Stereo Tool
https://forums.stereotool.com/

Unit testing: Best-case vs. worst-case
https://forums.stereotool.com/viewtopic.php?t=4747
Page 1 of 1

Author:  Brian [ Fri Mar 29, 2013 7:35 am ]
Post subject:  Unit testing: Best-case vs. worst-case

I had put off posting this, but as I see development has begun again....

This is again from Agner Fog. Agner lives in Denmark, so perhaps he could be contacted (or visited?) for comment and/or assistance with the current design philosophy.

Again, only trying to encourage re-evaluation of design / testing philosophy. I think the product is good, but it could be made better.

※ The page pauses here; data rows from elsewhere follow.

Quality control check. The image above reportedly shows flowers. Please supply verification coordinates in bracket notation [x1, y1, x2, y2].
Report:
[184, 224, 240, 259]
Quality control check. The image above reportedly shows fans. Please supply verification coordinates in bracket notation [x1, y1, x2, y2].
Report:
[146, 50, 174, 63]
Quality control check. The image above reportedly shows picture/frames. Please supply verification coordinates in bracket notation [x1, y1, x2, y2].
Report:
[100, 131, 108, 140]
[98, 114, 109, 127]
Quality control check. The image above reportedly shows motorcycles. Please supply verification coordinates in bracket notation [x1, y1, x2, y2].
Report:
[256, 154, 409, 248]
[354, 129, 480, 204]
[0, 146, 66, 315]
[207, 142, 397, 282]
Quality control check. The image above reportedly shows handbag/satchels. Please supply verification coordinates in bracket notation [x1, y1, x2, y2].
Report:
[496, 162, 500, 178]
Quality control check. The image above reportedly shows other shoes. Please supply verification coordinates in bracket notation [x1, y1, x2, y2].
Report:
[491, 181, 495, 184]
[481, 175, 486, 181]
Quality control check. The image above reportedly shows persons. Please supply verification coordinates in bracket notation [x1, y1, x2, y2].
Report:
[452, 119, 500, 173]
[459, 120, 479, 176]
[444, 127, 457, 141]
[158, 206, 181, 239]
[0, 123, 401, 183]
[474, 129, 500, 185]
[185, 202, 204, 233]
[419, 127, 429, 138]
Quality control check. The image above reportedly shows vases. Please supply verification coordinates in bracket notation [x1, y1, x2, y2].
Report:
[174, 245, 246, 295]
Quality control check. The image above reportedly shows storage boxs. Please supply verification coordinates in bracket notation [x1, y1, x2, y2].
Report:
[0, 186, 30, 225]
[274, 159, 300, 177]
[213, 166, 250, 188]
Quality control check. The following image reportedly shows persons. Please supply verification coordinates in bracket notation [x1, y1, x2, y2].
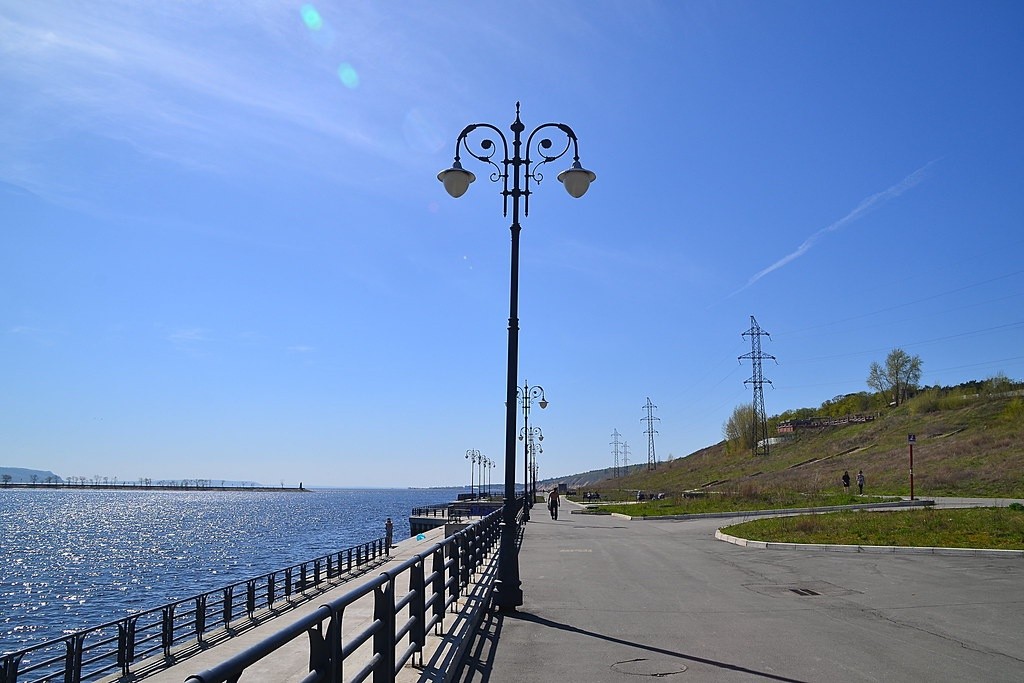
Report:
[647, 490, 655, 500]
[587, 491, 592, 502]
[842, 471, 850, 493]
[385, 517, 393, 547]
[548, 488, 560, 520]
[855, 471, 865, 497]
[594, 491, 601, 502]
[543, 489, 544, 493]
[637, 490, 644, 501]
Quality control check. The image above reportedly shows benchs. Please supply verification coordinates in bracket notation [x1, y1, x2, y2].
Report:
[583, 491, 601, 502]
[566, 492, 576, 496]
[636, 493, 654, 504]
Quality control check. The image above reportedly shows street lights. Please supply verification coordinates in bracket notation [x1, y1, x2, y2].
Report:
[504, 380, 549, 524]
[519, 425, 544, 509]
[435, 99, 597, 616]
[464, 447, 496, 501]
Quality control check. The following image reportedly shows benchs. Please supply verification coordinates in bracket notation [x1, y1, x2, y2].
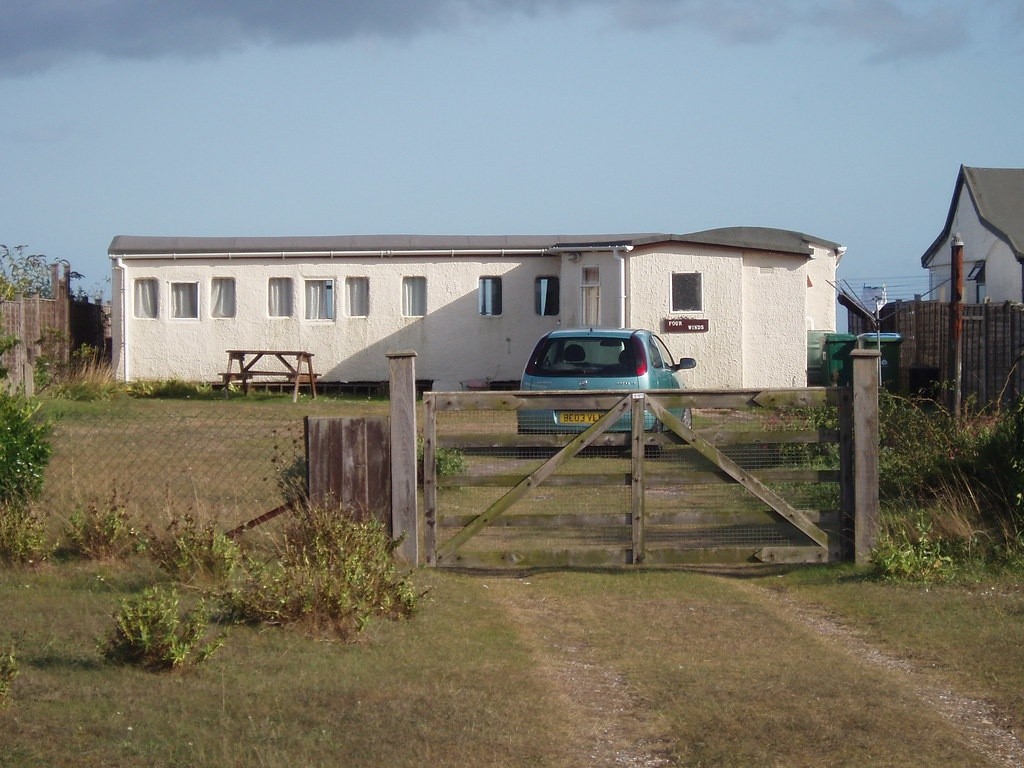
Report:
[219, 370, 324, 403]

From http://www.agner.org/optimize/optimizing_cpp.pdf

Pages 161 and 162:

16.1 The pitfalls of unit-testing

It is common practice to test each function or class separately in software development. This unit-testing is necessary for verifying the functionality of an optimized function, but unfortunately the unit-test doesn't give the full information about the performance of the function in terms of speed.

Assume that you have two different versions of a critical function and you want to find out which one is fastest. The typical way to test this is to make a small test program that calls the critical function many times with a suitable set of test data and measure how long time it takes. The version that performs best under this unit-test may have a larger memory footprint than the alternative version. The penalty of cache misses is not seen in the unit-test because the total amount of code and data memory used by the test program is likely to be less than the cache size.

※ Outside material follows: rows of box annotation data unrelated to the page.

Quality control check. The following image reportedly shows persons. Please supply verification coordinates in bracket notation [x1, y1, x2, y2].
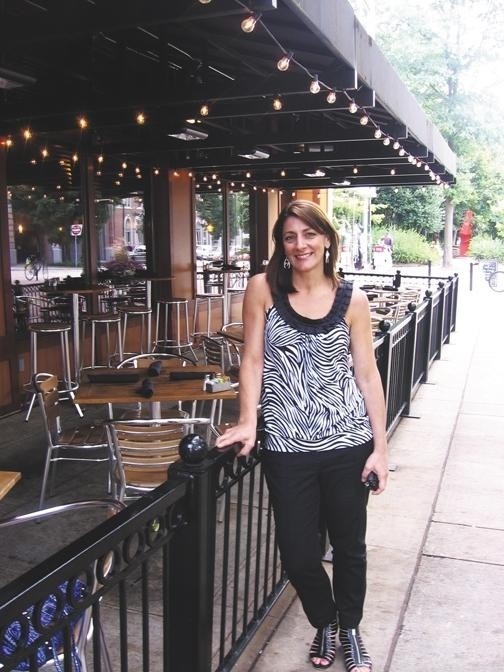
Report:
[214, 200, 388, 672]
[373, 237, 392, 274]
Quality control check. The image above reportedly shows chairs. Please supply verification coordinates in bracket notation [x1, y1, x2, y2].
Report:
[201, 262, 251, 291]
[12, 264, 148, 328]
[217, 322, 244, 368]
[1, 499, 127, 672]
[199, 335, 239, 425]
[351, 274, 419, 339]
[103, 417, 212, 580]
[31, 371, 119, 512]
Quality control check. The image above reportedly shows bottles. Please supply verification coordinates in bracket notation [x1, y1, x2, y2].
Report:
[203, 373, 224, 391]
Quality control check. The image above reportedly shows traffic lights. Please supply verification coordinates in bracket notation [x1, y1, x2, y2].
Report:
[207, 219, 216, 235]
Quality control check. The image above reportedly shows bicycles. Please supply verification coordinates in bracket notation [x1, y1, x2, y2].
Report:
[483, 261, 504, 292]
[23, 254, 48, 281]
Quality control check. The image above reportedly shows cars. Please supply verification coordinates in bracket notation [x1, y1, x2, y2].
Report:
[197, 245, 250, 269]
[132, 245, 146, 265]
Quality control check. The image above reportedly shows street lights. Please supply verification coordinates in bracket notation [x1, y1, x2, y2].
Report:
[121, 198, 125, 254]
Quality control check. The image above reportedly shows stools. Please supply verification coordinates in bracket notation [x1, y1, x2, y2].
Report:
[151, 298, 199, 363]
[192, 294, 225, 344]
[224, 287, 247, 327]
[80, 315, 124, 418]
[114, 307, 151, 365]
[24, 324, 85, 434]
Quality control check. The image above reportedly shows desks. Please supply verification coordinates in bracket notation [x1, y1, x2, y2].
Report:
[2, 470, 19, 497]
[72, 368, 239, 458]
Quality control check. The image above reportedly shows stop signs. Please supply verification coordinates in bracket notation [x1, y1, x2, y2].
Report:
[69, 224, 82, 236]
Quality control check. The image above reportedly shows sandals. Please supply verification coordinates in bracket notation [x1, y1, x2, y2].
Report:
[309, 618, 338, 668]
[339, 626, 373, 672]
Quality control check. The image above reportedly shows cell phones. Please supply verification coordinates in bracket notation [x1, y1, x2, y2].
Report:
[367, 473, 378, 492]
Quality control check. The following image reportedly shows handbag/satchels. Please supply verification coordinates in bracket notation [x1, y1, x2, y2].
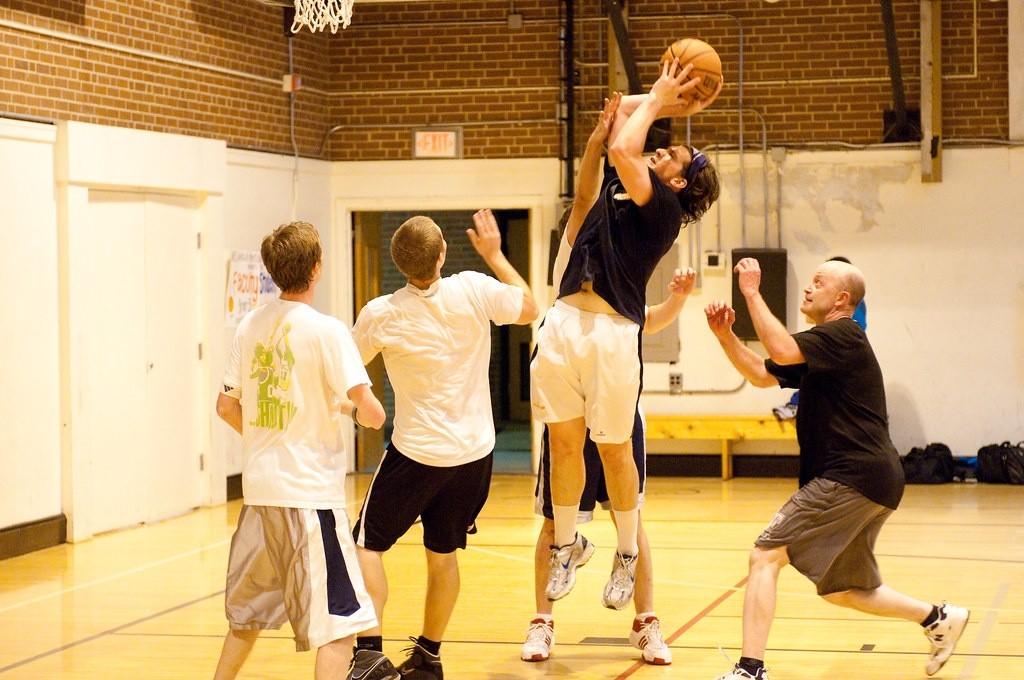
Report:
[976, 441, 1024, 484]
[900, 443, 966, 485]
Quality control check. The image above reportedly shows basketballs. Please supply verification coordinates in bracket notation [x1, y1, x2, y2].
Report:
[660, 38, 722, 103]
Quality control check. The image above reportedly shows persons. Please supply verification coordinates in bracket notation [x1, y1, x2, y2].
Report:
[516, 56, 723, 667]
[212, 222, 387, 680]
[344, 208, 541, 680]
[702, 251, 972, 680]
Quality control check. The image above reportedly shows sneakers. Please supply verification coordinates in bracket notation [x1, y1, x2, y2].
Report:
[602, 549, 638, 610]
[345, 646, 400, 680]
[715, 669, 766, 680]
[521, 618, 555, 661]
[628, 617, 671, 665]
[394, 635, 444, 680]
[925, 601, 970, 675]
[545, 532, 595, 601]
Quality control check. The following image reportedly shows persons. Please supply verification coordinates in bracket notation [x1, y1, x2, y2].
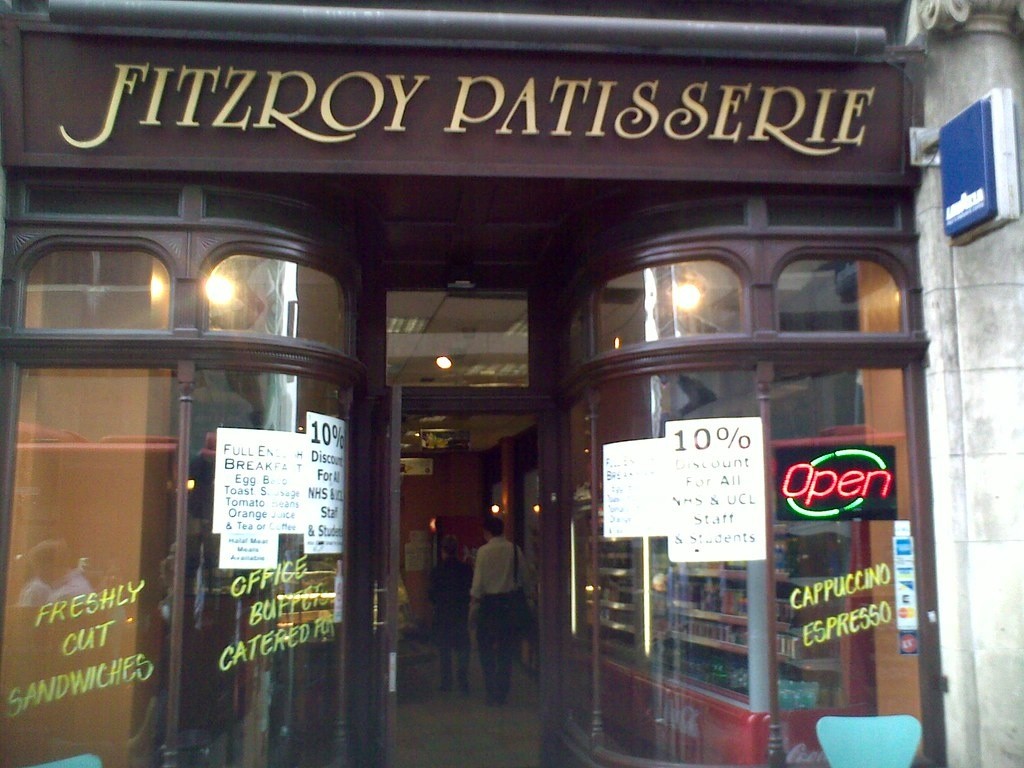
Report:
[16, 534, 96, 605]
[123, 536, 241, 768]
[468, 516, 534, 708]
[427, 533, 473, 696]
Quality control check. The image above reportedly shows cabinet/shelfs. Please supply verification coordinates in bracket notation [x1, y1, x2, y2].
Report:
[584, 521, 805, 667]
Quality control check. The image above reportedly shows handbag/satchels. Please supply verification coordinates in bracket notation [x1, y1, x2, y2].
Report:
[509, 542, 535, 642]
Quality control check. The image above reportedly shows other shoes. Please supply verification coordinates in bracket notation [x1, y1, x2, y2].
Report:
[483, 694, 497, 707]
[495, 691, 509, 705]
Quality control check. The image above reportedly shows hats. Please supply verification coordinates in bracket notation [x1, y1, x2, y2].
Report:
[454, 554, 476, 572]
[202, 433, 216, 458]
[441, 534, 459, 547]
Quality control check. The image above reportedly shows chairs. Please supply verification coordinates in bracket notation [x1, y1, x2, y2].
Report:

When the critical function is inserted in the final program, it is very likely that code cache and data cache are critical resources. Modern CPUs are so fast that the clock cycles spent on executing instructions are less likely to be a bottleneck than memory access and cache size. If this is the case then the optimal version of the critical function may be the one that takes longer time in the unit-test but has a smaller memory footprint.

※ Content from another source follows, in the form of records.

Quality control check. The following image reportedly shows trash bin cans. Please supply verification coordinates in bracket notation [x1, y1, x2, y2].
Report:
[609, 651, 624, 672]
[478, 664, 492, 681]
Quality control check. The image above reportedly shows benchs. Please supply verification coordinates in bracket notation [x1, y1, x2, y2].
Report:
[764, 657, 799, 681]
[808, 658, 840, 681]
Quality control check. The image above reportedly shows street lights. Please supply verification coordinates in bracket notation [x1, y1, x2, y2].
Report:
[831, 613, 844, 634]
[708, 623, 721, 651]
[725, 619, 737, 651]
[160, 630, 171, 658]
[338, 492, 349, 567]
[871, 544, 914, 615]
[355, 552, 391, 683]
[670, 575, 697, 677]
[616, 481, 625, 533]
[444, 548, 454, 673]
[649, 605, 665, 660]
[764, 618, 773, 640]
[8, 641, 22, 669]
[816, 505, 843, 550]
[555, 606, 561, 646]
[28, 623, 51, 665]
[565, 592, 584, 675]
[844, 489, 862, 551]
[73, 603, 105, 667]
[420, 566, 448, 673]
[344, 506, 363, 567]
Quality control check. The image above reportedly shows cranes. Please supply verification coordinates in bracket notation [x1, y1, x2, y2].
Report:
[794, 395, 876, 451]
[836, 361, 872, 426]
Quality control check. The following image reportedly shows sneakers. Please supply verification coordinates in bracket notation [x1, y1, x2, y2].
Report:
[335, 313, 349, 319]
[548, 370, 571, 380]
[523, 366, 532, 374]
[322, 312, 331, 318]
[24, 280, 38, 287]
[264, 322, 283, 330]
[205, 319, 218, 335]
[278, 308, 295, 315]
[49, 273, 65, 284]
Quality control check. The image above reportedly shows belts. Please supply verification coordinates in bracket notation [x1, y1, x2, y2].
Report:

If, for example, you want to find out whether it is advantageous to roll out a big loop then you cannot rely on a unit-test without taking cache effects into account.

You can calculate how much memory a function uses by looking at a link map or an assembly listing. Use the "generate map file" option for the linker. Both code cache use and data cache use can be critical. The branch target buffer is also a cache that can be critical. Therefore, the number of jumps, calls and branches in a function should also be considered.

A realistic performance test should include not only a single function or hot spot but also the innermost loop that includes the critical functions and hot spots. The test should be performed with a realistic set of data in order to get reliable results for branch mispredictions. The performance measurement should not include any part of the program
that waits for user input. The time used for file input and output should be measured separately.

The fallacy of measuring performance by unit-testing is unfortunately very common. Even some of the best optimized function libraries available use excessive loop unrolling so that the memory footprint is unreasonably large.

Author:  Brian [ Fri Mar 29, 2013 7:45 am ]
Post subject:  Re: Unit testing: Best-case vs. worst-case

16.2 Worst-case testing

Most performance tests are done under the best-case conditions. All disturbing influences are removed, all resources are sufficient, and the caching conditions are optimal. Best-case testing is useful because it gives more reliable and reproducible results. If you want to compare the performance of two different implementations of the same algorithm, then you need to remove all disturbing influences in order to make the measurements as accurate and reproducible as possible.

However, there are cases where it is more relevant to test the performance under the worst-case conditions. For example, if you want to make sure that the response time to user input never exceeds one second, then you should test the response time under worst-case conditions.


Programs that produce streaming audio or video should also be tested under worst-case conditions in order to make sure that they always keep up with the expected real-time speed. If the computer system is too slow, then there will be occasional delays or glitches in the output, which is usually unacceptable.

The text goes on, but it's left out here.